### TEXT SEGMENT
▼▼▼

Chapter Five: The Major Prophetic Books

      The previous chapter discussed the Poetic Books. This chapter will begin our discussion of the Prophetic Books. They are often divided into the Major Prophets and the Minor Prophets. This chapter will study the former and the next the latter. But first, a general point that applies to all of these prophetic books needs to be mentioned.

New Standard

      With the Prophetic Books, we will add one more standard for a book to be included in the canon of Scripture to the ones discussed previously. This new standard also comes from the Torah [Deut 18:21,22 is quoted]:

      The point is, if a prophet predicts something is going to happen and it does not happen, then that prophet is a false prophet. Thus any writings by that prophet would be rejected for inclusion in the Bible.

      This standard became very important in Israel prior to the Assyrian captivity and in Judah prior to the Babylonian captivity. There were many prophets who were proclaiming that Israel and Judah would not be conquered by Assyria and Babylon, respectively. But when Israel and Judah were so conquered, Jerusalem and the temple destroyed, and the people taken in captivity, then those prophets were exposed as being false prophets. Thus any of their writings would be rejected for inclusion in the OT.

      Conversely, there were many prophets who were predicting these destructions and captivities. Thus after their predictions came to pass, the Israelites and Jews now understood they were speaking for God. As a result, these once detested prophets were now accepted as being true prophets of God, and their writings were included in the canon of the OT.

      However, this new standard does not negate the previous ones, especially the one about there being only one true God (Deut 13:1-4 is quoted].…

 

Chapter Eight: Introduction to Apocryphal/ Deuterocanonical Books

      The 39 books discussed in the previous chapters are all included in the Septuagint (LXX). Along with these books, the LXX also includes several additional books. Since these books are included in the LXX, I translated them and included them in Volume Five of my Analytical Literal Translation. Following is the Preface from that volume, modified somewhat for inclusion here.

[This Preface is posted on the Preview page for that volume on my Christian website. Also on that page is the Table of Contents, which lists these Apocryphal/ Deuterocanonical (A/D) books.]....

General Comments

      The preceding order is the most common and logical order that I found for these books and the one that I use in my translation. It will also be the order in which these books will be discussed in the next two chapters. But the order of these books will differ elsewhere as there is no standard order for them….

      The numbering of verses might also differ between Bibles. I have followed the numbering of the Greek text I translated or the most common numbering.

      The lack of standards for the order of the books and verse numberings shows the confusion surrounding these books and that they do not have the same respect as the proto OT books.

      The next point to note is the statement in the Preface as to the original language of these books. Some of them were written in Hebrew as with all of the proto OT books, but most were written in Greek. This means these books do not fit the standard of OT books being written in Hebrew. For the ones written in Hebrew, only the Greek texts of the LXX are extant, showing again the lack of respect for them….

History of Usage

      The Church Fathers after the apostles often used the A/D books and even quoted them as Scripture. But that is because they only knew Greek, not Hebrew, and thus used the LXX….

▲▲▲

### DATA PROVIDED

▼▼▼

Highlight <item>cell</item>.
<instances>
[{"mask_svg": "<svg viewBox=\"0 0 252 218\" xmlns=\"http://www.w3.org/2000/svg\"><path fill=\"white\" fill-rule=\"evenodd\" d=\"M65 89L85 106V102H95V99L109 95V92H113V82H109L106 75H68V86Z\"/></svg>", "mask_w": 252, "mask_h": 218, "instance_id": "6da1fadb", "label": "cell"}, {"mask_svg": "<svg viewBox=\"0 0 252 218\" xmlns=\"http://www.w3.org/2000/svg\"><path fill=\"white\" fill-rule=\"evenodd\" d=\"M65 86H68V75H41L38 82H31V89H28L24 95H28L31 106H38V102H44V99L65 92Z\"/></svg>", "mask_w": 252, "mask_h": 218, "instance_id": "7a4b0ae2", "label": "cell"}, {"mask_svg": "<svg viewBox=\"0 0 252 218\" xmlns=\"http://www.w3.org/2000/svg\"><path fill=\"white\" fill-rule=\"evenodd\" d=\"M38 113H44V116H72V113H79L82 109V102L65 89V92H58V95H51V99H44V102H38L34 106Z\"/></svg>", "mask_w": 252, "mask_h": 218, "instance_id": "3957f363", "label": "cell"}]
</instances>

▲▲▲

### STATED PROBLEM 1
Repeat the canon text word for word. Begin at the words "Chapter Five: The" and stop after "to be mentioned.".
### STATED PROBLEM 2
Name every chapter title and section heading that appears in the canon text.

### FINAL RESULT 1
Chapter Five: The Major Prophetic Books

      The previous chapter discussed the Poetic Books. This chapter will begin our discussion of the Prophetic Books. They are often divided into the Major Prophets and the Minor Prophets. This chapter will study the former and the next the latter. But first, a general point that applies to all of these prophetic books needs to be mentioned.

### FINAL RESULT 2
Chapter Five: The Major Prophetic Books
New Standard
Chapter Eight: Introduction to Apocryphal/ Deuterocanonical Books
General Comments
History of Usage